On Mon, Jun 23, 2025 at 4:45 PM H.J. Lu <hjl.to...@gmail.com> wrote:
>
> On Mon, Jun 23, 2025 at 4:10 PM H.J. Lu <hjl.to...@gmail.com> wrote:
> >
> > On Mon, Jun 23, 2025 at 3:11 PM Hongtao Liu <crazy...@gmail.com> wrote:
> > >
> > > On Thu, Jun 19, 2025 at 10:25 AM H.J. Lu <hjl.to...@gmail.com> wrote:
> > > >
> > > > Extend the remove_redundant_vector pass to handle vector broadcasts from
> > > > constant and variable scalars.  When broadcasting from constants and
> > > > function arguments, we can place a single widest vector broadcast at
> > > > entry of the nearest common dominator for basic blocks with all uses
> > > > since constants and function arguments aren't changed.  For broadcast
> > > > from variables with a single definition, the single definition is
> > > > replaced with the widest broadcast.
> > > >
> > > > gcc/
> > > >
> > > >         PR target/92080
> > > >         * config/i386/i386-expand.cc (ix86_expand_call): Set
> > > >         recursive_function to true for recursive call.

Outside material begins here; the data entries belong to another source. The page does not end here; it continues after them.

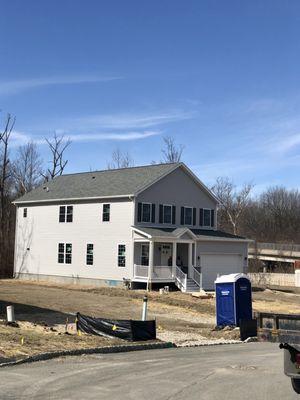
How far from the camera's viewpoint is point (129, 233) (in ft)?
127

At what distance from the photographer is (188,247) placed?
1619 inches

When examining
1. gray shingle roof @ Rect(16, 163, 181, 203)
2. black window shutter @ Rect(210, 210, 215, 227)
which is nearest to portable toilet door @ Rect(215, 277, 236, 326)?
gray shingle roof @ Rect(16, 163, 181, 203)

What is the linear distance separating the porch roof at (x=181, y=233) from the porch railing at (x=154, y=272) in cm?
212

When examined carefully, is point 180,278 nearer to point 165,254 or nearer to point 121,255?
point 165,254

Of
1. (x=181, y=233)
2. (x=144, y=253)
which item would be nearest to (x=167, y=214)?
(x=181, y=233)

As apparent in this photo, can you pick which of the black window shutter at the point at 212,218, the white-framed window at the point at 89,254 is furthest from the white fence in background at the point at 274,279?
the white-framed window at the point at 89,254

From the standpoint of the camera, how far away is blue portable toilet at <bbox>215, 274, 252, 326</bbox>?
21531mm

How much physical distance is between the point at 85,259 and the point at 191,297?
9.86 metres

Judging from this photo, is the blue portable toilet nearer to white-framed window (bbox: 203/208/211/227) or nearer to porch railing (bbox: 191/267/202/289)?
porch railing (bbox: 191/267/202/289)

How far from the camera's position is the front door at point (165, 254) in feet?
133

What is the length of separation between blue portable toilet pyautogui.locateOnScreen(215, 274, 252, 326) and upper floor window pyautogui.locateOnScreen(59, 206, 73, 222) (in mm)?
22659

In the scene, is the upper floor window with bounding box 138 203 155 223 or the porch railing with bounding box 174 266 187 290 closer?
the porch railing with bounding box 174 266 187 290

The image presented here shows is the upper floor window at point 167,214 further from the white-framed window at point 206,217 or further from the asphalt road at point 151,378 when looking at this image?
the asphalt road at point 151,378

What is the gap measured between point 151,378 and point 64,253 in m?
32.8
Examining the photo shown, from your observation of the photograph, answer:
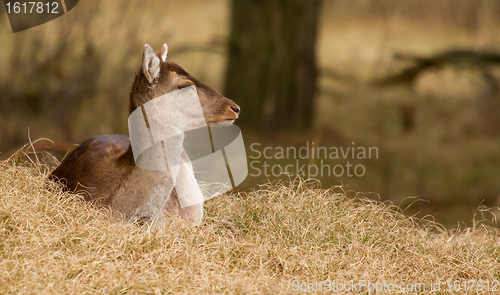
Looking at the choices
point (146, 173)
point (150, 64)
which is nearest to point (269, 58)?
point (150, 64)

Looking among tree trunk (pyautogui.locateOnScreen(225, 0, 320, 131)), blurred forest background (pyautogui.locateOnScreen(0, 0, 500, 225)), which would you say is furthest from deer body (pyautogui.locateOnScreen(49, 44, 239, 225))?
tree trunk (pyautogui.locateOnScreen(225, 0, 320, 131))

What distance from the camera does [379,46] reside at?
41.3 ft

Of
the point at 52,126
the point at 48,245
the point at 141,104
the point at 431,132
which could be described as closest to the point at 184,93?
the point at 141,104

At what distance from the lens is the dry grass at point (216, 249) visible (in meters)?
2.91

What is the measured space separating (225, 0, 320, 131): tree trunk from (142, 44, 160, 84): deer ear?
14.8 ft

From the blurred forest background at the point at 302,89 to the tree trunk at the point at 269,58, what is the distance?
2 centimetres

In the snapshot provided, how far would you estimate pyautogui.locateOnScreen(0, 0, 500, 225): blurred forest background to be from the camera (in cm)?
770

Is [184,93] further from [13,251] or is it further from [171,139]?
[13,251]

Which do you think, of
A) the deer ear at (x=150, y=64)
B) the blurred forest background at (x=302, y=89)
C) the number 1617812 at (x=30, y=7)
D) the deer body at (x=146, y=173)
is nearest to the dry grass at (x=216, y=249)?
the deer body at (x=146, y=173)

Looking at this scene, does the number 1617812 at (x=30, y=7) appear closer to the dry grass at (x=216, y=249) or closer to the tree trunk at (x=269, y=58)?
the tree trunk at (x=269, y=58)

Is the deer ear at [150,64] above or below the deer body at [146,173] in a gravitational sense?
above

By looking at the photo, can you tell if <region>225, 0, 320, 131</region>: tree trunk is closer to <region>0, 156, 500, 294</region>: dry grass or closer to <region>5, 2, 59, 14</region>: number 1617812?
<region>5, 2, 59, 14</region>: number 1617812

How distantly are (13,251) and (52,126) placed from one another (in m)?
5.52

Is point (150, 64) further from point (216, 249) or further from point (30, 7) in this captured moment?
point (30, 7)
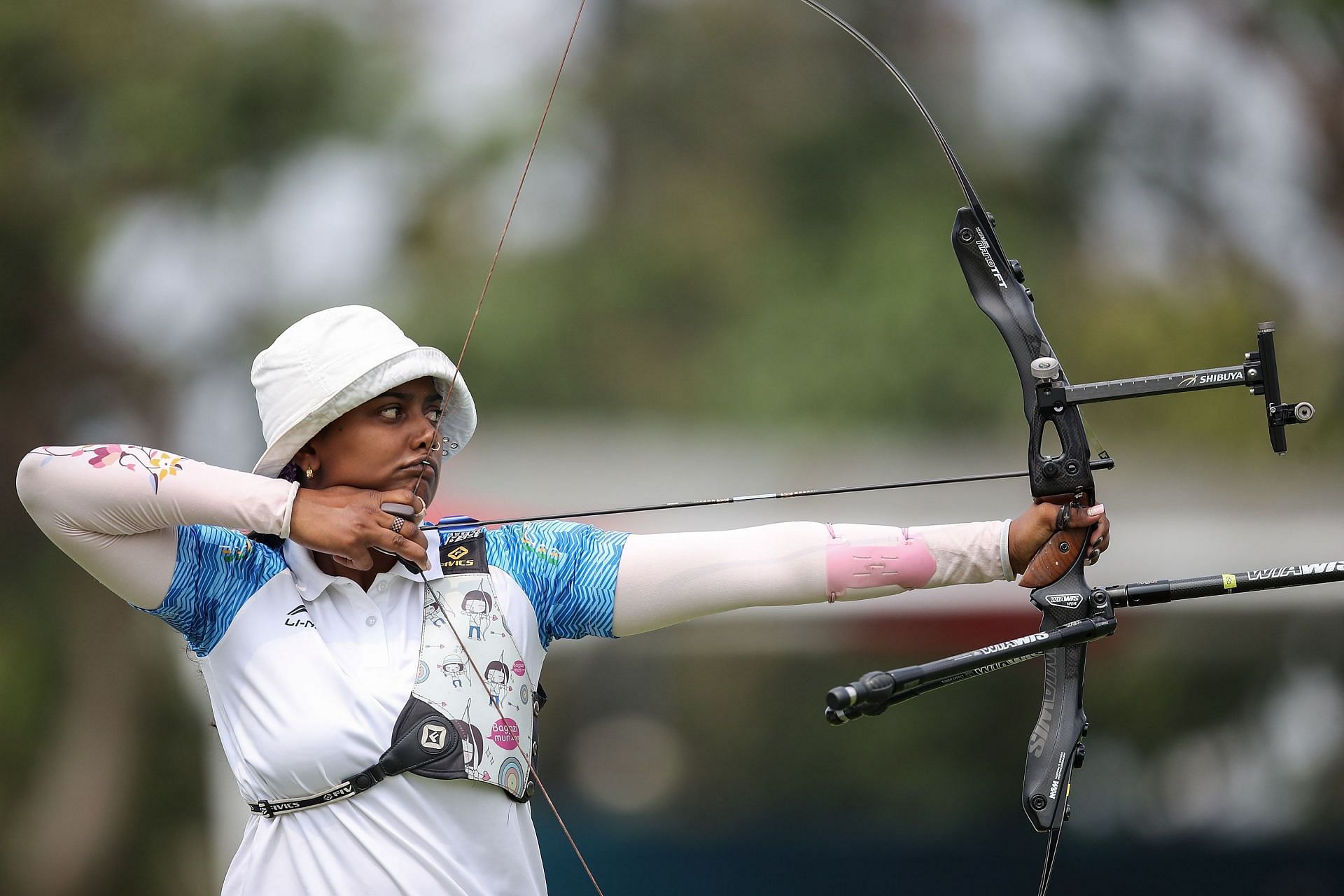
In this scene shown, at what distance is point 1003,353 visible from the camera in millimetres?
7809

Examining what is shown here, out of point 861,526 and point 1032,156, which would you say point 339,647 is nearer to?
point 861,526

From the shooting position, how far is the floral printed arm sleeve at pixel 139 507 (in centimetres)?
184

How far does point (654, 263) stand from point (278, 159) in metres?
2.40

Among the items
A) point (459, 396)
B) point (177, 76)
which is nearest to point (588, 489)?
point (177, 76)

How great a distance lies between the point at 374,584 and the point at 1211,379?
3.55 feet

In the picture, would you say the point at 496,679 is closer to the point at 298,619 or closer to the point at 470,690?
the point at 470,690

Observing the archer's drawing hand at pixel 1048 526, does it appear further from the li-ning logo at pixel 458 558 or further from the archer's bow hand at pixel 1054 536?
the li-ning logo at pixel 458 558

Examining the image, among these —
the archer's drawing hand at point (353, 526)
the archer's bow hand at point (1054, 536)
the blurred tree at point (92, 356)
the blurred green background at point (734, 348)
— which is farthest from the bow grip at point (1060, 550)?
the blurred tree at point (92, 356)

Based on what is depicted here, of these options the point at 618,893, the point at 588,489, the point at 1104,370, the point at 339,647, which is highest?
the point at 1104,370

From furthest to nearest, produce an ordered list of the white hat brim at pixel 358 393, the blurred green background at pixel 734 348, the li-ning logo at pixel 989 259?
the blurred green background at pixel 734 348 < the li-ning logo at pixel 989 259 < the white hat brim at pixel 358 393

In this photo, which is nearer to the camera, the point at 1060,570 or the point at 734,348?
the point at 1060,570

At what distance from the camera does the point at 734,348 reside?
855cm

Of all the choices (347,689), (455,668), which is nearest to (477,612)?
(455,668)

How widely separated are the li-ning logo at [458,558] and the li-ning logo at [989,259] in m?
0.79
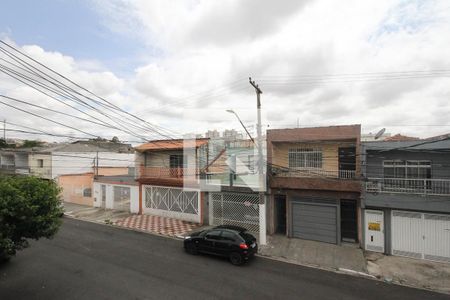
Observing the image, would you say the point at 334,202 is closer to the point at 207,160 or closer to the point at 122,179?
the point at 207,160

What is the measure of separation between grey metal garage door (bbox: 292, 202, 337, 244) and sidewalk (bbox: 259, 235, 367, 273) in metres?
0.47

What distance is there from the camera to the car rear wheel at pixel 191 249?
45.0ft

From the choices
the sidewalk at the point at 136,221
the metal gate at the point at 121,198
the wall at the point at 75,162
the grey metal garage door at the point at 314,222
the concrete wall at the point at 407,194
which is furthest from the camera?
→ the wall at the point at 75,162

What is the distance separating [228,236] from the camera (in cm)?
1301

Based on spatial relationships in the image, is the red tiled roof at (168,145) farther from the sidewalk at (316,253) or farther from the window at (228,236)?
the sidewalk at (316,253)

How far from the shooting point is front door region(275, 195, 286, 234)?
17656 millimetres

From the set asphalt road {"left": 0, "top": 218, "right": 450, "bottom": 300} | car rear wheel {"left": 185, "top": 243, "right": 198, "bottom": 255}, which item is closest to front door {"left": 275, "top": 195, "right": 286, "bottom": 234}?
asphalt road {"left": 0, "top": 218, "right": 450, "bottom": 300}

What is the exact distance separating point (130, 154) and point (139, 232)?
23849 millimetres

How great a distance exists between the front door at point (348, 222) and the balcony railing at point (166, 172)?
10.0m

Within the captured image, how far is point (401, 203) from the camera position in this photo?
44.9 ft

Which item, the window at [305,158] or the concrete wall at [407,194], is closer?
the concrete wall at [407,194]

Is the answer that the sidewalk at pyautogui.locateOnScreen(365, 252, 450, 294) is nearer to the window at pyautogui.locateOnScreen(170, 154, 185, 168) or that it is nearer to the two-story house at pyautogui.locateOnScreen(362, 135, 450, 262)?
the two-story house at pyautogui.locateOnScreen(362, 135, 450, 262)

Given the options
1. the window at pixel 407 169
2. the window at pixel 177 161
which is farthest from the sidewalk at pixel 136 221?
the window at pixel 407 169

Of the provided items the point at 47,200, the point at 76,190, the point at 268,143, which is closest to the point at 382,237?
the point at 268,143
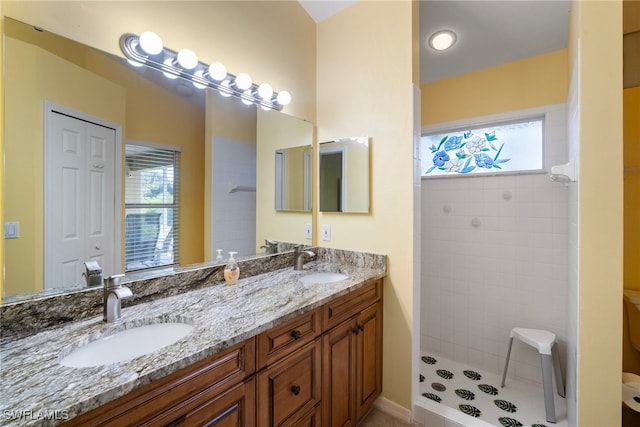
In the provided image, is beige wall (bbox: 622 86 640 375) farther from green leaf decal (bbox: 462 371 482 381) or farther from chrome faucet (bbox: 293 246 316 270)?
chrome faucet (bbox: 293 246 316 270)

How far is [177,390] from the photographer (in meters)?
0.80

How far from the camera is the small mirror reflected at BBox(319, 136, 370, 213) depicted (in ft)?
6.38

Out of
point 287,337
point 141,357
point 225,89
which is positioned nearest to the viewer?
point 141,357

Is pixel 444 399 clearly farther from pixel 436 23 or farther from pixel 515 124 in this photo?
pixel 436 23

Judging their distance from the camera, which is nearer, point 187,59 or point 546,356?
point 187,59

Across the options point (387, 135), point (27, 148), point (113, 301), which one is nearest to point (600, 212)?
point (387, 135)

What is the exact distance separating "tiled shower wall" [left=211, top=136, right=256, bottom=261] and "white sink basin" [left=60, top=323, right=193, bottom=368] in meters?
0.56

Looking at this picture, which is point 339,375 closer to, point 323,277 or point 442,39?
point 323,277

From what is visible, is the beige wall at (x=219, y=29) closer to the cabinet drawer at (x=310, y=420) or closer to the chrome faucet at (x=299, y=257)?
the chrome faucet at (x=299, y=257)

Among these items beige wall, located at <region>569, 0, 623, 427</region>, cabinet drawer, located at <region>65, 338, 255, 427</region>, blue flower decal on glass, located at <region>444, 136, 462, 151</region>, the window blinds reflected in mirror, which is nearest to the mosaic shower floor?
beige wall, located at <region>569, 0, 623, 427</region>

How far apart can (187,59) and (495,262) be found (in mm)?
2630

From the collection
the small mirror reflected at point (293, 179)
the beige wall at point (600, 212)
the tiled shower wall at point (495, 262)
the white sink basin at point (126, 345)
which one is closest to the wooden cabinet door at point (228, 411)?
the white sink basin at point (126, 345)

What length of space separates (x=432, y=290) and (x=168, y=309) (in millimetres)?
2318

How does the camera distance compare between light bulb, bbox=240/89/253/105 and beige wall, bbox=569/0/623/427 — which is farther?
light bulb, bbox=240/89/253/105
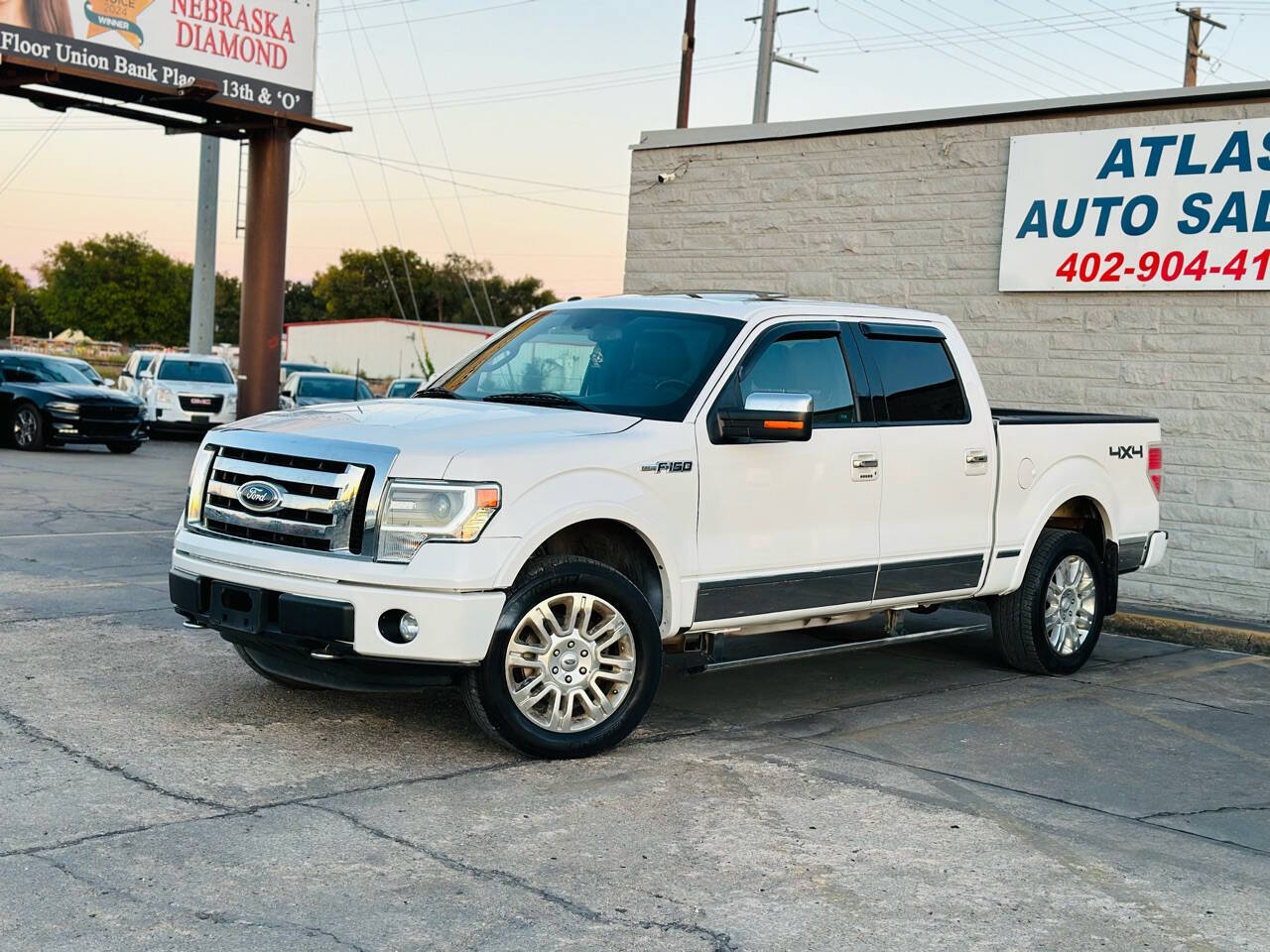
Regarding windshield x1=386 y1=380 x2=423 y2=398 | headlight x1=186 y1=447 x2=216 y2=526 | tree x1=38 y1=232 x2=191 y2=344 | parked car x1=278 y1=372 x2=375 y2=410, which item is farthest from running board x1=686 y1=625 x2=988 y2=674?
tree x1=38 y1=232 x2=191 y2=344

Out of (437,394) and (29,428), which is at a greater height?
(437,394)

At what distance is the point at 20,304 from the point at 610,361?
131992 mm

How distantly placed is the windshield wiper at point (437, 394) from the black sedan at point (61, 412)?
1695 cm

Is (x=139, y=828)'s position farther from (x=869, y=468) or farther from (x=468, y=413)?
(x=869, y=468)

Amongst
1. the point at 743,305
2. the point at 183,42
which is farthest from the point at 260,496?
the point at 183,42

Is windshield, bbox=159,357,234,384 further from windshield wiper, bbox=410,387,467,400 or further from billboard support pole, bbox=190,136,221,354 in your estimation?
windshield wiper, bbox=410,387,467,400

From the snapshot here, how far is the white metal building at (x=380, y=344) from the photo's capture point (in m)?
82.4

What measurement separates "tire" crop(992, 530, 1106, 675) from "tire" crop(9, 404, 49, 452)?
709 inches

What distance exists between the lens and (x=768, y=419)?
6566 millimetres

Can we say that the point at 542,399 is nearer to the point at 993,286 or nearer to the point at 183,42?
the point at 993,286

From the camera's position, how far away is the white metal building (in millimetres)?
82375

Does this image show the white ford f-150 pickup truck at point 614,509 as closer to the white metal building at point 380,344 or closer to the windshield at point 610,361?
the windshield at point 610,361

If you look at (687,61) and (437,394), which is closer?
(437,394)

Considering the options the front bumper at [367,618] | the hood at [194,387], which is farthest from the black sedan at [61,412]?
the front bumper at [367,618]
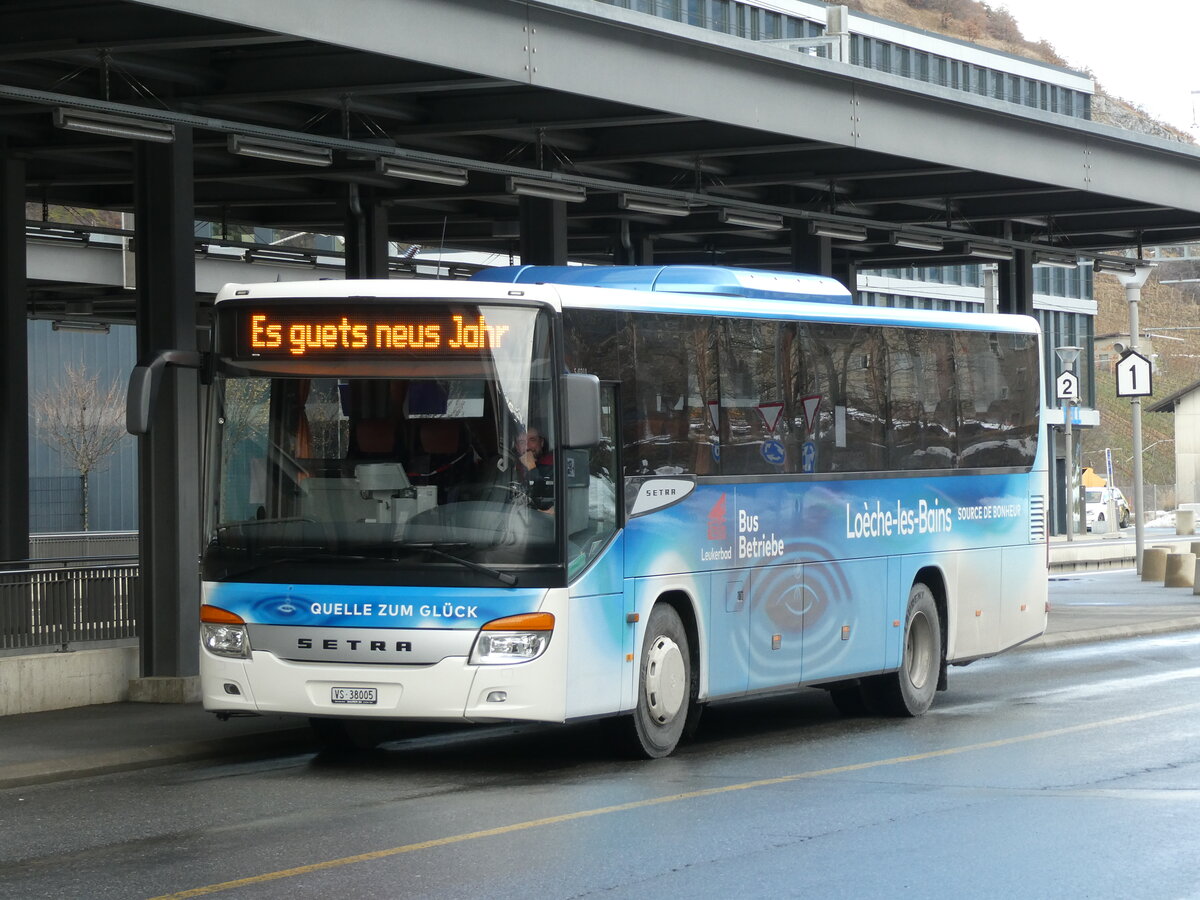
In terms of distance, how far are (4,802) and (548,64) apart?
8053mm

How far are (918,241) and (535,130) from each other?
880 cm

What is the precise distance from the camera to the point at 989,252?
2781cm

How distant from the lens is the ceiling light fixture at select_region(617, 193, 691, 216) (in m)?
20.2

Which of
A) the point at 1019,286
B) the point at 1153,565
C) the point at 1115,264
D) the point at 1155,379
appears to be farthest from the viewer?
the point at 1155,379

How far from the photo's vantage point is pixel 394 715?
11891 mm

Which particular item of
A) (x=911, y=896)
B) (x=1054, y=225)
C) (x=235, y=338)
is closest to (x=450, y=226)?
(x=1054, y=225)

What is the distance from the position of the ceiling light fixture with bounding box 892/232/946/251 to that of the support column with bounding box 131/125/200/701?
39.1ft

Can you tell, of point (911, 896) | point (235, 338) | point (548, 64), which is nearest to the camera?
point (911, 896)

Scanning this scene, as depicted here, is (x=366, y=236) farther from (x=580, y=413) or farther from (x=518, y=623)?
(x=518, y=623)

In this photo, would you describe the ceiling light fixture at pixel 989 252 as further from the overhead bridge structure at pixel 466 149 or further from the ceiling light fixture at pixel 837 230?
the ceiling light fixture at pixel 837 230

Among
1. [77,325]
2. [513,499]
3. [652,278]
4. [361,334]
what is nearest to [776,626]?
[652,278]

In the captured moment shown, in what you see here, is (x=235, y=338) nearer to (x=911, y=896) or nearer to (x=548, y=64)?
(x=548, y=64)

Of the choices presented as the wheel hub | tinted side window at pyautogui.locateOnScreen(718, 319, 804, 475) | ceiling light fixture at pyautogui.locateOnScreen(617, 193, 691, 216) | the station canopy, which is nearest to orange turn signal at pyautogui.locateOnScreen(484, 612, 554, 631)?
the wheel hub

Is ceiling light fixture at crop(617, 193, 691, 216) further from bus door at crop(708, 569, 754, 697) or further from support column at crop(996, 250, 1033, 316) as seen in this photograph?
support column at crop(996, 250, 1033, 316)
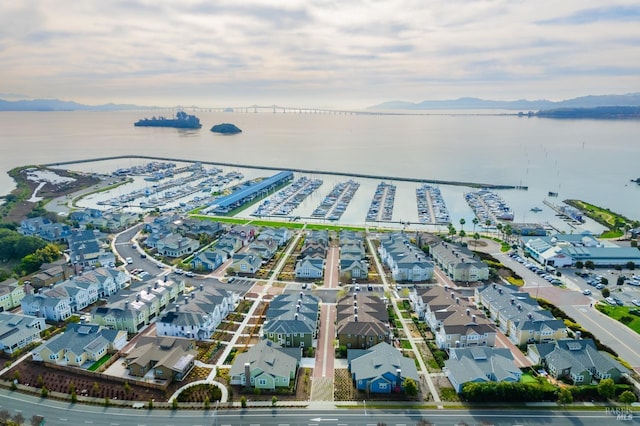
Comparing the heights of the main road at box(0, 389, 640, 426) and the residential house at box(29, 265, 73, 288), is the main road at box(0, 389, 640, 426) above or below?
below

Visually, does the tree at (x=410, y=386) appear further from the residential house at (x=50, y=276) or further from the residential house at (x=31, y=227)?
the residential house at (x=31, y=227)

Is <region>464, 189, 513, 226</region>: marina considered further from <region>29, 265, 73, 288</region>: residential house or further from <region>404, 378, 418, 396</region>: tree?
<region>29, 265, 73, 288</region>: residential house

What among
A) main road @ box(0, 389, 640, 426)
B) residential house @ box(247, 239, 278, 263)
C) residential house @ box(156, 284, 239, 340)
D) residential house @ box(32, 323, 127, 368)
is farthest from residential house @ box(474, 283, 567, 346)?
residential house @ box(32, 323, 127, 368)

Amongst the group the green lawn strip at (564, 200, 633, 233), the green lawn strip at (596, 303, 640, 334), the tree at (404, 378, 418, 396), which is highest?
the green lawn strip at (564, 200, 633, 233)

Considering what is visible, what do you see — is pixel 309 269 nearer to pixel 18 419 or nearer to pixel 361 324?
pixel 361 324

> > > >         * config/i386/i386-features.cc (ix86_place_single_vector_set):
> > > >         Add an argument for inner scalar, default to nullptr.  Set the
> > > >         source from inner scalar if not nullptr.
> > > >         (ix86_get_vector_load_mode): Renamed to ...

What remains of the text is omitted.